6.1 GGUFModelLoader Convenience API

pub const GGUFModelLoader = struct {
    gguf: GGUFFile,
    reader: GGUFReader,
    allocator: std.mem.Allocator,

    pub fn init(file_path: []const u8, allocator: std.mem.Allocator) !GGUFModelLoader {
        const file = try std.fs.cwd().openFile(file_path, .{});
        var reader = GGUFReader.init(file, allocator);
        const gguf = try reader.readFile();
        return GGUFModelLoader{ .gguf = gguf, .reader = reader, .allocator = allocator };
    }

    pub fn loadTensor(self: *GGUFModelLoader, name: []const u8) !Tensor {
        const info = self.gguf.getTensor(name) orelse return error.TensorNotFound;
        const raw = try self.reader.readTensorData(&self.gguf, info, self.allocator);
        defer self.allocator.free(raw);
        // ... dequantize based on info.type ...
    }
};

References


  1. Dettmers, T. et al. "The case for 4-bit precision: k-bit Inference Scaling Laws." arXiv:2212.09720, 2022. 

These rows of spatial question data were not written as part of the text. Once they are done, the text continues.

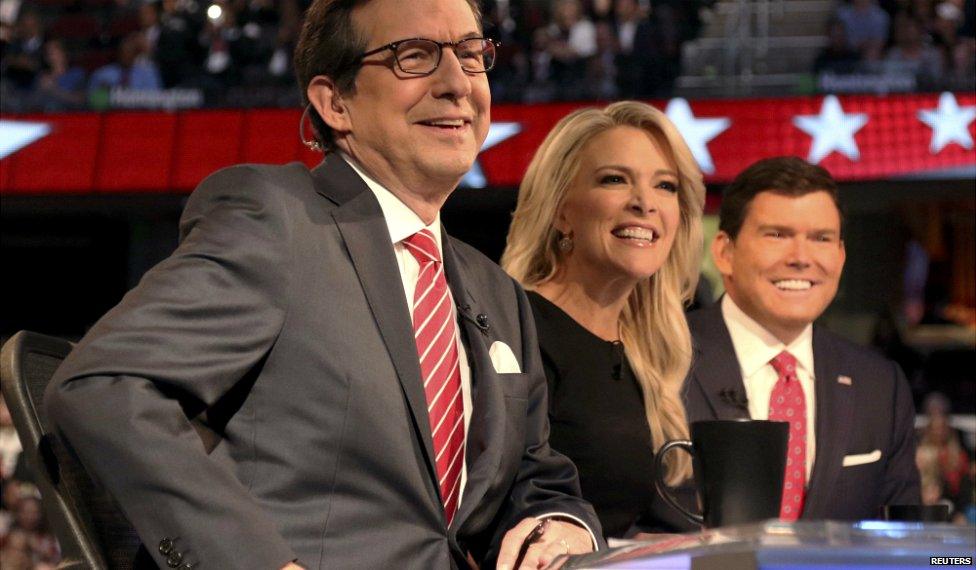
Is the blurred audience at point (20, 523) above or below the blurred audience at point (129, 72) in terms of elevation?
below

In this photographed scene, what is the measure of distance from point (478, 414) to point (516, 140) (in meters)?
6.23

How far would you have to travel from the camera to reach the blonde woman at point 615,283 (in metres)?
2.04

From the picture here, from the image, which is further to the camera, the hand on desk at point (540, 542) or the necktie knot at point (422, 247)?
the necktie knot at point (422, 247)

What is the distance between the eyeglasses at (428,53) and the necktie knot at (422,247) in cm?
19

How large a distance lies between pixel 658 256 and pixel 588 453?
37 cm

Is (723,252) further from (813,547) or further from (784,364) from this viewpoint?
(813,547)

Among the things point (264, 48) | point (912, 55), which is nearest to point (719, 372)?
point (912, 55)

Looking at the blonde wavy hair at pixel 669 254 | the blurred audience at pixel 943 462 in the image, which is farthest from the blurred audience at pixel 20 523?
the blonde wavy hair at pixel 669 254

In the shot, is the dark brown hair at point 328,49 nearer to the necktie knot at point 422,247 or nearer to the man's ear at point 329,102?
the man's ear at point 329,102

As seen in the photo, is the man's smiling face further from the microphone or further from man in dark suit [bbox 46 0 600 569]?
man in dark suit [bbox 46 0 600 569]

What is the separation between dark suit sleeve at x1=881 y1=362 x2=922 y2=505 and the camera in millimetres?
2309

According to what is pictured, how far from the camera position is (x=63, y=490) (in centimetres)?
134

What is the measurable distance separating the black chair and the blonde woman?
805 mm

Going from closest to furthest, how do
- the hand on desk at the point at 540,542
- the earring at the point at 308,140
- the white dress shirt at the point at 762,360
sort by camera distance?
the hand on desk at the point at 540,542 → the earring at the point at 308,140 → the white dress shirt at the point at 762,360
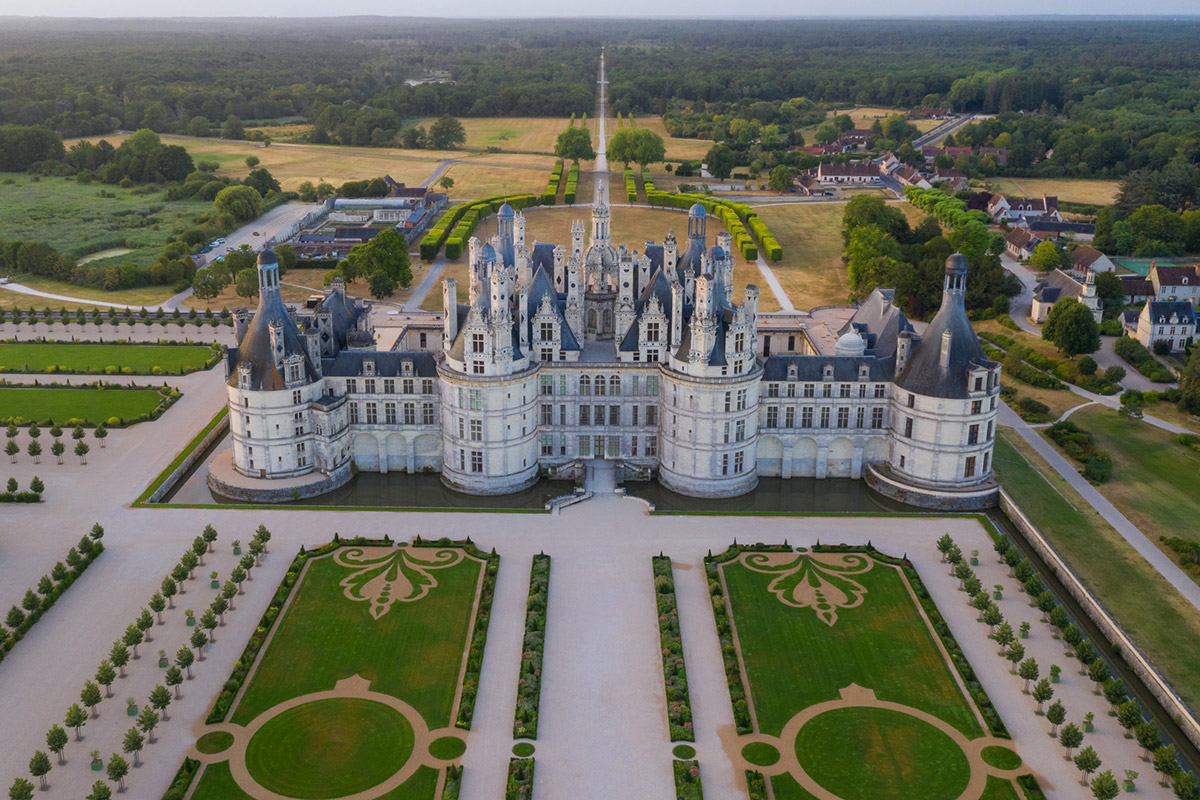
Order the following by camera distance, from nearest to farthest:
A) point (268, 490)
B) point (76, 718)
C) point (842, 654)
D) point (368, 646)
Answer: point (76, 718), point (842, 654), point (368, 646), point (268, 490)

  2. Egiazarian, V. et al. "Extreme Compression of Large Language Models via Additive Quantization." arXiv:2401.06118, 2024. 

  3. Gerganov, G. "GGUF Specification." GitHub -- ggerganov/ggml, 2023. 

  4. Frantar, E. et al. "GPTQ: Accurate Post-Training Quantization for Generative Pre-Trained Transformers." ICLR, 2023.